Good identity verification tools not only match a selfie to a driver’s license or ID card, they also scan the government-issued ID for authenticity. Some verification platforms go a step further in tying multiple data points to an individual as an added layer of assurance (e.g. background check data for criminal history, utility bill data to verify an address, etc.)
Identity verification is typically performed once to register an account, but some verification platforms can provide verification subscriptions to ensure that a user continues to meet a platform’s requirements on an ongoing basis, and to alert the platform of any status changes.
It’s also a good idea for online dating apps to pair some type of authentication (e.g. two-factor and multi-factor, not KBV) that can be performed many times, with a one-time identity verification mechanism. Combining these two technologies enables frequent validation of a digital dater’s identity. Biometric liveness selfies can also be helpful for preventing fraudulent users from registering for dating apps, but ideally, this method should be combined with other verification techniques given its susceptibility to presentation attacks like spoofing.

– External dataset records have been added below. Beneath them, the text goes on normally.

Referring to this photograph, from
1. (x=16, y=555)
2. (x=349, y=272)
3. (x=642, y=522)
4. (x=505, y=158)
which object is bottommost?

Online dating apps need to do everything in their power to prevent fraud and protect their online communities. Those that aspire to achieve a greater level of assurance when it comes to identity verification, and still offer a seamless onboarding and sign-in process, will be uniquely positioned to win the lion’s share of new customers by demonstrating dedication to user safety and privacy and becoming a trusted service for anyone looking for love, friendship, or something in between.